From: Anant Saraswat <anant.saraswat@xxxxxxxxxxxxxx>
 Sent: 28 January 2024 1:33 AM
 To: Strahil Nikolov <hunter86_bg@xxxxxxxxx>; gluster-users@xxxxxxxxxxx <gluster-users@xxxxxxxxxxx>
 Subject: Re:  Geo-replication status is getting Faulty after few seconds  
Hi  @Strahil Nikolov,

I have checked the ssh connection from all the master servers and I can ssh drtier1data from master1 and master2 server(old
 master servers), but I am unable to ssh drtier1data from
 master3 (new node).

[root@master3 ~]# ssh -i /var/lib/glusterd/geo-replication/secret.pem root@drtier1data
Traceback (most recent call last):
  File "/usr/libexec/glusterfs/python/syncdaemon/gsyncd.py", line 325, in <module>
    main()
  File "/usr/libexec/glusterfs/python/syncdaemon/gsyncd.py", line 259, in main
    if args.subcmd in ("worker"):
TypeError: 'in <string>' requires string as left operand, not NoneType
Connection to drtier1data closed.

But I am able to ssh  drtier1data from
 master3 without using the georep key.

[root@master3 ~]# ssh  root@drtier1data
Last login: Sun Jan 28 01:16:25 2024 from 87.246.74.32
[root@drtier1data ~]# 

Also, today I restarted the gluster server on master1 as geo-replication is trying to be active from master1 server, and sometimes I
 am getting the following error in gsyncd.log

[2024-01-28 01:27:24.722663] E [syncdutils(worker /opt/tier1data2019/brick):847:errlog] Popen: command returned error [{cmd=rsync
 -aR0 --inplace --files-from=- --super --stats --numeric-ids --no-implied-dirs --existing --xattrs --acls --ignore-missing-args . -e ssh -oPasswordAuthentication=no -oStrictHostKeyChecking=no -i /var/lib/glusterd/geo-replication/secret.pem -p 22 -oControlMaster=auto
 -S /tmp/gsyncd-aux-ssh-0exuoeg7/75785990b3233f5dbbab9f43cc3ed895.sock drtier1data:/proc/553418/cwd}, {error=3}]

Many thanks,
Anant
From: Strahil Nikolov <hunter86_bg@xxxxxxxxx>
 Sent: 27 January 2024 5:25 AM
 To: gluster-users@xxxxxxxxxxx <gluster-users@xxxxxxxxxxx>; Anant Saraswat <anant.saraswat@xxxxxxxxxxxxxx>
 Subject: Re:  Geo-replication status is getting Faulty after few seconds  
EXTERNAL: Do not click links or open attachments if you do not recognize the sender.

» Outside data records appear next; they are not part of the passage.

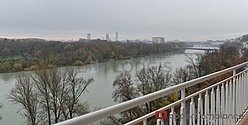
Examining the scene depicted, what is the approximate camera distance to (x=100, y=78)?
64.0 feet

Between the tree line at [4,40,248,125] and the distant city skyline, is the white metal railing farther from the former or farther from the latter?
the distant city skyline

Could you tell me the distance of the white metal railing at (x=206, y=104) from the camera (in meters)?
0.73

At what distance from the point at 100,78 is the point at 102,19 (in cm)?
861

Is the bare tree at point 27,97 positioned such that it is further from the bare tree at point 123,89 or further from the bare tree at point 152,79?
the bare tree at point 152,79

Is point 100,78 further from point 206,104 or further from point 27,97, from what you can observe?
point 206,104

 Don't forget to test with the georep key. I think it was /var/lib/glusterd/geo-replication/secret.pem

 Best Regards,
 Strahil Nikolov

 В събота, 27 януари 2024 г. в 07:24:07 ч. Гринуич+2, Strahil Nikolov <hunter86_bg@xxxxxxxxx> написа:

 Hi Anant,

 i would first start checking if you can do ssh from all masters to the slave node.If you haven't setup a dedicated user for the session, then gluster is using root.

 Best Regards,
 Strahil Nikolov

 В петък, 26 януари 2024 г. в 18:07:59 ч. Гринуич+2, Anant Saraswat <anant.saraswat@xxxxxxxxxxxxxx> написа:

 Hi All,

 I have run the following commands on master3, and that has added master3 to geo-replication.

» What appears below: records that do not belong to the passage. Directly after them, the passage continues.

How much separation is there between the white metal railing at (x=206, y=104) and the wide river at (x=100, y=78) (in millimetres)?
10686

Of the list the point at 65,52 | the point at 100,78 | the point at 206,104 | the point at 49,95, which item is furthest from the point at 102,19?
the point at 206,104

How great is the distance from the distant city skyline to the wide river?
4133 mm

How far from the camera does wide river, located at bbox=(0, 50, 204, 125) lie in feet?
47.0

 gluster system:: execute gsec_create

 gluster volume geo-replication tier1data drtier1data::drtier1data create push-pem force

 gluster volume geo-replication tier1data drtier1data::drtier1data stop

 gluster volume geo-replication tier1data drtier1data::drtier1data start

 Now I am able to start the geo-replication, but I am getting the same error.

 [2024-01-24 19:51:24.80892] I [gsyncdstatus(monitor):248:set_worker_status] GeorepStatus: Worker Status Change [{status=Initializing...}]

 [2024-01-24 19:51:24.81020] I [monitor(monitor):160:monitor] Monitor: starting gsyncd worker [{brick=/opt/tier1data2019/brick}, {slave_node=drtier1data}]

 [2024-01-24 19:51:24.158021] I [resource(worker /opt/tier1data2019/brick):1387:connect_remote] SSH: Initializing SSH connection between master and slave...

 [2024-01-24 19:51:25.951998] I [resource(worker /opt/tier1data2019/brick):1436:connect_remote] SSH: SSH connection between master and slave established. [{duration=1.7938}]

 [2024-01-24 19:51:25.952292] I [resource(worker /opt/tier1data2019/brick):1116:connect] GLUSTER: Mounting gluster volume locally...

 [2024-01-24 19:51:26.986974] I [resource(worker /opt/tier1data2019/brick):1139:connect] GLUSTER: Mounted gluster volume [{duration=1.0346}]

 [2024-01-24 19:51:26.987137] I [subcmds(worker /opt/tier1data2019/brick):84:subcmd_worker] <top>: Worker spawn successful. Acknowledging back to monitor

 [2024-01-24 19:51:29.139131] I [master(worker /opt/tier1data2019/brick):1662:register] _GMaster: Working dir [{path=/var/lib/misc/gluster/gsyncd/tier1data_drtier1data_drtier1data/opt-tier1data2019-brick}]

 [2024-01-24 19:51:29.139531] I [resource(worker /opt/tier1data2019/brick):1292:service_loop] GLUSTER: Register time [{time=1706125889}]

 [2024-01-24 19:51:29.173877] I [gsyncdstatus(worker /opt/tier1data2019/brick):281:set_active] GeorepStatus: Worker Status Change [{status=Active}]

 [2024-01-24 19:51:29.174407] I [gsyncdstatus(worker /opt/tier1data2019/brick):253:set_worker_crawl_status] GeorepStatus: Crawl Status Change [{status=History Crawl}]

 [2024-01-24 19:51:29.174558] I [master(worker /opt/tier1data2019/brick):1576:crawl] _GMaster: starting history crawl [{turns=1}, {stime=(1705935991, 0)}, {etime=1706125889}, {entry_stime=(1705935991, 0)}]

 [2024-01-24 19:51:30.251965] I [master(worker /opt/tier1data2019/brick):1605:crawl] _GMaster: slave's time [{stime=(1705935991, 0)}]

 [2024-01-24 19:51:30.376715] E [syncdutils(worker /opt/tier1data2019/brick):346:log_raise_exception] <top>: Gluster Mount process exited [{error=ENOTCONN}]

 [2024-01-24 19:51:30.991856] I [monitor(monitor):228:monitor] Monitor: worker died in startup phase [{brick=/opt/tier1data2019/brick}]

 [2024-01-24 19:51:30.993608] I [gsyncdstatus(monitor):248:set_worker_status] GeorepStatus: Worker Status Change [{status=Faulty}]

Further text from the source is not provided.